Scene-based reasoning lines
────────────────────

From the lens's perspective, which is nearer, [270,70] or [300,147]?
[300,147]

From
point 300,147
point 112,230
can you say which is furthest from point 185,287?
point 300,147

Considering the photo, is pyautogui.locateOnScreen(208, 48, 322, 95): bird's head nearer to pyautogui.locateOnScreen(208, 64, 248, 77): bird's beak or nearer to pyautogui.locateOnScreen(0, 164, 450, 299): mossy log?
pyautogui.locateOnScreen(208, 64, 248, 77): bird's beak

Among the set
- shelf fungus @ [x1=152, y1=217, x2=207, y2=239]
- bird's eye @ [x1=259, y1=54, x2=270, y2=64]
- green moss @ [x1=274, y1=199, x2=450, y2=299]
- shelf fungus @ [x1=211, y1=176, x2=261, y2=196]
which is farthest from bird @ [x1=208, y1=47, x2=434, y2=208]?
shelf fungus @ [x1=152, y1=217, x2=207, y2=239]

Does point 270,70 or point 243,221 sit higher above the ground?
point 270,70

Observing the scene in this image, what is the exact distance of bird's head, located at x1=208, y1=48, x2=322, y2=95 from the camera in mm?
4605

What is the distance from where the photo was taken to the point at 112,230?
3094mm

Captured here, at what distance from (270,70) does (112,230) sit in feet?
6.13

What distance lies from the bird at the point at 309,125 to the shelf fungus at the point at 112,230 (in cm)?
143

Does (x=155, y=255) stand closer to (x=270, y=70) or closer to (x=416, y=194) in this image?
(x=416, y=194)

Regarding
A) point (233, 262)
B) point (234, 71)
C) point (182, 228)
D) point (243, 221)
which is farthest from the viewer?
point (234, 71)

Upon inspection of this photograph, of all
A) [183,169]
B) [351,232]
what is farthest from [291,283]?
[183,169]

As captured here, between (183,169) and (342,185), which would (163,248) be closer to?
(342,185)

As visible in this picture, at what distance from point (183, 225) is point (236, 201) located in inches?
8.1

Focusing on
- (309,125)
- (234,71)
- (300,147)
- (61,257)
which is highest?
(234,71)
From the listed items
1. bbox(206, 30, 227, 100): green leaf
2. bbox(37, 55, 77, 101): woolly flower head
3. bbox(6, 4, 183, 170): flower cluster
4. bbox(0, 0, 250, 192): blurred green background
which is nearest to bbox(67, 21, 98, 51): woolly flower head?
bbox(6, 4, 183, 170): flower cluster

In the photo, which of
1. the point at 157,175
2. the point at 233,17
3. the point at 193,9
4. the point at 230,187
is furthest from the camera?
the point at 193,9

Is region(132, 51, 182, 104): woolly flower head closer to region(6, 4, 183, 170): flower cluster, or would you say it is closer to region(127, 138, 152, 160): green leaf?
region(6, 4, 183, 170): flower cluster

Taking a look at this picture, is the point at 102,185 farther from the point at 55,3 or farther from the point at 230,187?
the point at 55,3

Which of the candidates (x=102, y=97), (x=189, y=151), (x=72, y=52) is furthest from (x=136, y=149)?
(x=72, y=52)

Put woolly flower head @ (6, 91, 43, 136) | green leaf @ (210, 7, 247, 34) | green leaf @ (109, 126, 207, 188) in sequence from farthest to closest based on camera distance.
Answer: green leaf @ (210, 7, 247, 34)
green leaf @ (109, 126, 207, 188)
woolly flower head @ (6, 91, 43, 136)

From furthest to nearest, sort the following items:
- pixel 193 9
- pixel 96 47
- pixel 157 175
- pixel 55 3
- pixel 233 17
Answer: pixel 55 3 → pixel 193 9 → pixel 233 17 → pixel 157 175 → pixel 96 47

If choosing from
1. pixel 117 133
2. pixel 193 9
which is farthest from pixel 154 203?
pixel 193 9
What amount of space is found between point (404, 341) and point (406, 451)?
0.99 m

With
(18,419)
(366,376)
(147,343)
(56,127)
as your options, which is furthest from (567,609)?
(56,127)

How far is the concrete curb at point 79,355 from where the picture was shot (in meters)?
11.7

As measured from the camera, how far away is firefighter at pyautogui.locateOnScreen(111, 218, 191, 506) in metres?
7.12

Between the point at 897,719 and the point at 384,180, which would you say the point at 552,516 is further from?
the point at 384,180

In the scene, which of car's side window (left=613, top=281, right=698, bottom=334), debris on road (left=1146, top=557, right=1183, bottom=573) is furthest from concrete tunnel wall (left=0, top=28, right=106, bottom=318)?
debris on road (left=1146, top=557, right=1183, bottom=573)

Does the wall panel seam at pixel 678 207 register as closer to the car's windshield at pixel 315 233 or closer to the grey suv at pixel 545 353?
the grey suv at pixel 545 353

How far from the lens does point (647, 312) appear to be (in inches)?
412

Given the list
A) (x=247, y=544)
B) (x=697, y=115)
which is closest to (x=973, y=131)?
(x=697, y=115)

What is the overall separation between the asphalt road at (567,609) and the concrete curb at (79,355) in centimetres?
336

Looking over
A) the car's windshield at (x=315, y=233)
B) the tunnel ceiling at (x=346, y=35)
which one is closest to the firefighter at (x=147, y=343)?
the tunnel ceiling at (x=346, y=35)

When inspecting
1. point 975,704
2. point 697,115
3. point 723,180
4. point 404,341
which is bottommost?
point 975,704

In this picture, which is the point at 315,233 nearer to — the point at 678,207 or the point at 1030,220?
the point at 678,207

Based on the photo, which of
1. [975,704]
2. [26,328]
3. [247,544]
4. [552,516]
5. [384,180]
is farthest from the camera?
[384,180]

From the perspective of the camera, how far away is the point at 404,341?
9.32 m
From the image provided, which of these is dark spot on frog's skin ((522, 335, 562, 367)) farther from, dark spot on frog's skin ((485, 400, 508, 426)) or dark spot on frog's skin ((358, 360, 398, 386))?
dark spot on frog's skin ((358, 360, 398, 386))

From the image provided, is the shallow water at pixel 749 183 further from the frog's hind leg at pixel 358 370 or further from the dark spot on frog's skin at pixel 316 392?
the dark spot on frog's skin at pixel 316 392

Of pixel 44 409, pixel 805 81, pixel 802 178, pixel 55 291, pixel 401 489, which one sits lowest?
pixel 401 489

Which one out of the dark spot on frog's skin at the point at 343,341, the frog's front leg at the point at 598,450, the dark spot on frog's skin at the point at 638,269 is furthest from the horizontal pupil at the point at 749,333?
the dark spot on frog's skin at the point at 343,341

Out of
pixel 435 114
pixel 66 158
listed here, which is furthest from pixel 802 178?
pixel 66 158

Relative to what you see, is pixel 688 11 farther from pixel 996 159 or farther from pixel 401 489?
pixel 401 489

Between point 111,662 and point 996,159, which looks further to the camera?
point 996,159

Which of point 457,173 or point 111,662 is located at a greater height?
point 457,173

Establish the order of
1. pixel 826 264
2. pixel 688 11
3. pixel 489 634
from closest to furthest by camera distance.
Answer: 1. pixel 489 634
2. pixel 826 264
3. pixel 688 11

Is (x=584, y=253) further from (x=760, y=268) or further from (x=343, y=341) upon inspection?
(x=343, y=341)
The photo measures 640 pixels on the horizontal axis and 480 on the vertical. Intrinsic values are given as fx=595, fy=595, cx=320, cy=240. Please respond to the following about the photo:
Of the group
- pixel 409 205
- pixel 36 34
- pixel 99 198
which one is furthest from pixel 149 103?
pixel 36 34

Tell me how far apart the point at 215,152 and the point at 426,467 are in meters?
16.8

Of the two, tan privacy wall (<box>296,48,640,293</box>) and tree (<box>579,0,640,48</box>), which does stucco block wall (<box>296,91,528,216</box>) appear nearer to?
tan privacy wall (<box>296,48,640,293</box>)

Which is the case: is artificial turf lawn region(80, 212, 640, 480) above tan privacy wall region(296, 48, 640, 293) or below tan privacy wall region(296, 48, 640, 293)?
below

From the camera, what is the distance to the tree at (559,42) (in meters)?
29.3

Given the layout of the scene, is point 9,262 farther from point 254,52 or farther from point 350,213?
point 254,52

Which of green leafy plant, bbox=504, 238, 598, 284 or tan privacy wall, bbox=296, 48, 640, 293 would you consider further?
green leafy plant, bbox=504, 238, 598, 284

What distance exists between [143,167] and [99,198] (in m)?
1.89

────────────────────

Task requirements
Recast the lines from the one containing "Tell me how" through the last line, inclusive, as a numbered list, leaving out blank lines.

Solution for this task
1. Tell me how far apart the point at 215,152 and the point at 426,467 are in meters?
2. 16.8
3. Of the two, tan privacy wall (<box>296,48,640,293</box>) and tree (<box>579,0,640,48</box>), which does stucco block wall (<box>296,91,528,216</box>) appear nearer to?
4. tan privacy wall (<box>296,48,640,293</box>)
5. Which is the case: is artificial turf lawn region(80, 212, 640, 480) above tan privacy wall region(296, 48, 640, 293) or below tan privacy wall region(296, 48, 640, 293)?
6. below
7. From the camera, what is the distance to the tree at (559,42) (in meters)?
8. 29.3
9. Given the layout of the scene, is point 9,262 farther from point 254,52 or farther from point 350,213?
10. point 254,52
11. Which of green leafy plant, bbox=504, 238, 598, 284 or tan privacy wall, bbox=296, 48, 640, 293 would you consider further?
12. green leafy plant, bbox=504, 238, 598, 284
13. What distance exists between [143,167] and [99,198] (in m)?
14. 1.89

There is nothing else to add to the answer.